You have to rebuild the narrative around real use cases. “For a company like yours, here’s how this would work.” Only then does the product’s value land.
And here’s the thing — if even a single line of English text remains on the demo screen, you’ll hear: “This is a product for overseas markets, isn’t it?” One sentence, and everything you’ve explained gets reset. No matter how many times it happens, it stings.
Early in my career at Acquia, I built a presentation for a major enterprise client — five slides walking through a product’s implementation steps, like a storyboard. I thought it was thorough. My senior colleague took one look and said: “You can fit this on one page.”
Japanese customers want the full picture at a glance. A single-page overview that shows the entire flow beats five carefully sequenced slides. When I rebuilt those five pages into one bird’s-eye view, it clicked: this isn’t translation — this is reconstruction.
When materials don’t exist, you build them from scratch. I once went through every single feature in a product’s admin panel and created a comprehensive feature list — something that, oddly enough, not even the global team had. When I translated that document into English and shared it back, headquarters loved it.
Localization, exported in reverse.
Back to Copenhagen.
After the training, my pitch had worked — it was time to seriously tackle the Japanese UI for Monsido. Honestly, I considered doing it all myself. But I decided to ask the entire Japan team for help.
Everyone raised their hand.
I’m glad I didn’t try to do it alone. The translation quality improved, sure — but more importantly, the whole team developed a sense of ownership over the product. That mattered far more than any individual contribution I could have made.
My very first demo was a disaster. The appointment came in the day before. I scrambled to prepare, but the environment wouldn’t work. An American colleague stayed up late to help me fix it. The next morning? The internet went down at the venue. The demo never happened.
I once sat on the floor of a corridor in Osaka Station, writing a proposal on my laptop because there was nowhere else to work. We lost that deal, too.
Through all of that, I learned one thing above all else.

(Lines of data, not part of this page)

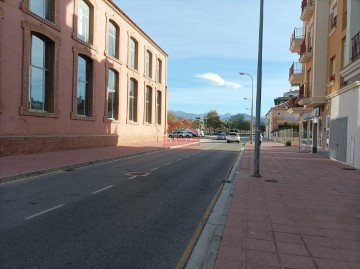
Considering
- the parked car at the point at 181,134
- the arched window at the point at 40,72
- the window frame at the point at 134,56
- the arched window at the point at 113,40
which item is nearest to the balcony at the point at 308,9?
the arched window at the point at 113,40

It wasn’t “always have a recording ready as backup” — though yes, I started doing that too. It was this: if it doesn’t exist, build it. Don’t skip the small effort of drawing a quick diagram. Sweat the details.
When someone at a seminar or webinar says “Can I get a copy of those materials?” — that’s one of the best feelings in this job. Something I put real effort into, being used again and again in different contexts. One piece of material creating value in places I never expected.
That kind of impact doesn’t come from translation. It comes from making a product yours — from re-delivering it, culture and all.
Looking at that Copenhagen photo on my phone, I found myself remembering all of this.